Fragment strony
____

Rano już po raz ostatni zwijają namioty Marzenka i Darek, żegnamy ich z łezką w oku. Powrót do Częstochowy był już wcześniej przez nich zaplanowany. Będzie nam brakowało naszych miłych towarzyszy podróży, wspaniałych przewodników po Jurze z ogromnym zasobem wiedzy o okolicznych zabytkach i ciekawych miejscach. Do zobaczenia na następnej wyprawie!.

Przeznaczyliśmy ten dzień na zwiedzanie Krakowa i tylko Małemu ząb nadal. wierci dziurę w głowie.

Jeżdżąc po Krakowie zobaczyliśmy wszystkie najważniejsze miejsca z Wawelem i jego smokiem na czele. Rynek Krakowski z sukiennicami i wieżą Mariacką , zajechaliśmy pod Barbakan i bramę Floriańską. Pokręciliśmy się po uliczkach starego miasta poddając się ich urokowi i tylko ten tłok. Znaleźliśmy też dom w którym mieszkał Jan Matejko. Podziwialiśmy krakowskie dorożki, bez których miasto wiele by straciło na swoim uroku. Załatwiamy też sprawę napędu roweru Janusza Dziubusia, który wymagał wymiany przed wjazdem w górki OPN.

____

Dostępne dane
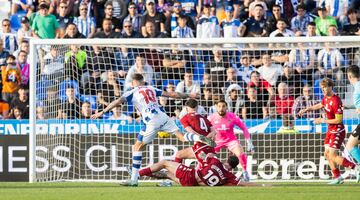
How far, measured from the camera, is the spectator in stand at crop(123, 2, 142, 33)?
25078 mm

____

Zadania do wykonania
a – Proszę wypisać z relacji z wyprawy wszystkie miejsca w Krakowie, które podróżni zobaczyli i które zostały wymienione z nazwy własnej.
b – Dlaczego w Krakowie załatwiono sprawę napędu roweru Janusza Dziubusia? Proszę odpowiedzieć na podstawie relacji z wyprawy w jednym lub dwóch zdaniach.
c – Proszę podjąć relację z wyprawy, zaczynając po ostatnim zdaniu o rowerze Janusza Dziubusia.

Odpowiedzi do zadań
a – Wawel, Rynek Krakowski, Sukiennice, wieża Mariacka, Barbakan, brama Floriańska

b – Napęd roweru Janusza Dziubusia wymagał wymiany przed wjazdem w górki OPN.

c –
Wieczorem Mały ląduje w pogotowiu stomatologicznym a po powrocie podejmuje decyzję o wycofaniu się z wyprawy. Wielka szkoda ale widok opuchniętej twarzy Janusza wszystko tłumaczy. Kolejna osoba z dużym poczuciem humoru opuszcza naszą ekipę.

Dzisiaj 25km.
Stan licznika 326,5km.

01.08.2009 sobota
Dzień siódmy


Nasza ekipa uszczupla się do siedmiu bikerów. Rano po przemyśleniu i dojściu do wniosku, że może mieć kłopoty z dotrzymaniem tempa, z wyprawy wycofuje się jeszcze Andrzej.

Odprowadzamy Małego na pociąg do Malborka w składzie którego miał być wagon rowerowy, ..... miał być ale nie ma no chyba, że PKP Intercity w bardzo szczególny sposób wyobraża sobie wagon rowerowy traktując wąskie przejście za wystarczające do upchnięcia kilku rowerów. Czego oni chcą?, przecież jakoś jadą, ważne że kasę wybulili.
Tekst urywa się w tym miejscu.